=== Trecho fornecido ===

::::::::

Por tais motivos, o Decreto 22.626/33, e os artigos 1.062 e 1.063 do Código Civil de 1916 foram devidamente recepcionados pela nova ordem constitucional, eis que também limitavam os juros remuneratórios em 12% ao ano.

Desta maneira, com o advento da Constituição Federal de 1988, somente os artigos 192 §3º da Carta Magna, além do Decreto 22.626/33 e artigos 1.062 e 1.063 do Código Civil de 1916 regulamentavam os juros remuneratórios, limitando-os em 12% ao ano.

Neste sentido:

Nesse rumo, constata-se que não há nenhum dispositivo de lei que autorize a prática de juros acima daquele que o Código Civil e o Decreto 22.626/33 fixam como limite. Assim, por analogia, chega-se ao limite de 12% ao ano.[10]

Contudo, no dia 10 de janeiro de 2002, foi instituído o novo Código Civil, por intermédio da Lei 10.406/2002, que entrou em vigor um anos após a sua publicação, nos termos do seu artigo 2.044.

Com o advento Código Civil, Lei 10.406/2002, o mesmo também regulamentou a limitação dos juros remuneratórios, nos seus artigos 406 e 591.

Ocorre que em análise aos artigos 406 e 591 do Código Civil de 2002, percebe-se que os juros remuneratórios encontram-se limitados pelos mesmos juros cobrados pela Fazenda Nacional.

Assim, em análise ao artigo 161, §1º do Código Tributário Nacional, que prevê que os juros cobrados pela Fazenda Nacional são de 1% ao mês, em conjunto com os artigos 406 e 591 do Código Civil, entende-se que os juros remuneratórios foram limitados em 12% ao ano.

Ocorre, todavia, que o Código Civil de 2002 revogou o Código Civil de 1916, e também o Decreto 22.626/33, eis que tratou da mesma matéria, continuando a limitar os juros remuneratórios em 12% ao ano.

Nesse sentido:

O art. 591 do Código de 2002 tem texto bem interessante: "Destinando-se o mútuo a fins econômicos, presumem-se devidos os juros, os quais, sob pena de redução, não poderão exceder a taxa a que se refere o art. 406, permitida a capitalização anual".

::::::::

=== Informações extraídas ===
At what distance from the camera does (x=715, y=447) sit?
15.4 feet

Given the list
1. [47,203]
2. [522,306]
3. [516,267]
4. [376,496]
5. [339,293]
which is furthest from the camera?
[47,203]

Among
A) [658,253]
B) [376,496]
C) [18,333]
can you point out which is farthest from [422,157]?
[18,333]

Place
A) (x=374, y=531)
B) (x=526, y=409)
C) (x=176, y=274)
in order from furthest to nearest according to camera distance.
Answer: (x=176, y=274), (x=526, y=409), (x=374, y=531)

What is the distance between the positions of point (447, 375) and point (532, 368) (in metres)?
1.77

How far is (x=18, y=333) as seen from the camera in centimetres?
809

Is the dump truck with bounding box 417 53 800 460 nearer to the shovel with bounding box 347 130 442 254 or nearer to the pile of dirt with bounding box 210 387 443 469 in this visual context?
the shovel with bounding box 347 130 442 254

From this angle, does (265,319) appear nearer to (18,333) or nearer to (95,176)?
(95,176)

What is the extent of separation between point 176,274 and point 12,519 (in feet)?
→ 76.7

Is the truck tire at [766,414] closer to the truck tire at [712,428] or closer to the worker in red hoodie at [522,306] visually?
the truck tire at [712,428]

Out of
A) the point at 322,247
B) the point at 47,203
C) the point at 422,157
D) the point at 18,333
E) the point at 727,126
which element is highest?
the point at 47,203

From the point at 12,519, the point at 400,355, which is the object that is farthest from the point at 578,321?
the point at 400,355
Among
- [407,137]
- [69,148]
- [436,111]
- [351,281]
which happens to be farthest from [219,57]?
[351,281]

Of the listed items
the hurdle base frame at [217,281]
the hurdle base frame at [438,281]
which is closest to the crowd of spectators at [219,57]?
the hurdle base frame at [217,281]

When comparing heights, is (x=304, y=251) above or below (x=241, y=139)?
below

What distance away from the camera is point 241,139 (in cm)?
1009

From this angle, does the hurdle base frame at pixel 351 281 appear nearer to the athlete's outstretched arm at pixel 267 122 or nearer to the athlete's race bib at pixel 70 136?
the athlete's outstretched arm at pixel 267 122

::::::::

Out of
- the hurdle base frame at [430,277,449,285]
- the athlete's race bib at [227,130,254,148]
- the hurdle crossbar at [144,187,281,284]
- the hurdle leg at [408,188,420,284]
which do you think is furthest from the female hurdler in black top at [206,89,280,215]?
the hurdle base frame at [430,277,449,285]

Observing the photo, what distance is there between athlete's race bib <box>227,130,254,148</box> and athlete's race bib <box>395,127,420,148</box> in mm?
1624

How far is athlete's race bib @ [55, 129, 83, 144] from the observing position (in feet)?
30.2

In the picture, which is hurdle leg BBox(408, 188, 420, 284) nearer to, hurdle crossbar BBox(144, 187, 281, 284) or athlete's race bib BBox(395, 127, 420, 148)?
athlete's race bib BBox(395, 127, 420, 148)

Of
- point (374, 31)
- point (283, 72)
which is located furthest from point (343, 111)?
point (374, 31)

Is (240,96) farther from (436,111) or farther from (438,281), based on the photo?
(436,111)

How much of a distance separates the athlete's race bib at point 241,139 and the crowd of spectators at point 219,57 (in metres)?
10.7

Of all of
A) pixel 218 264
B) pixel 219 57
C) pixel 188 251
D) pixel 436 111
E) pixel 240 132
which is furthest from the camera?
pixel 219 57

::::::::

=== Objetivo do exercício ===
De acordo com o trecho sobre juros remuneratórios, em que data foi instituído o novo Código Civil? O material não tem nenhuma relação com o trecho fornecido.

=== Resposta comentada ===
Em 10 de janeiro de 2002, por meio da Lei 10.406/2002.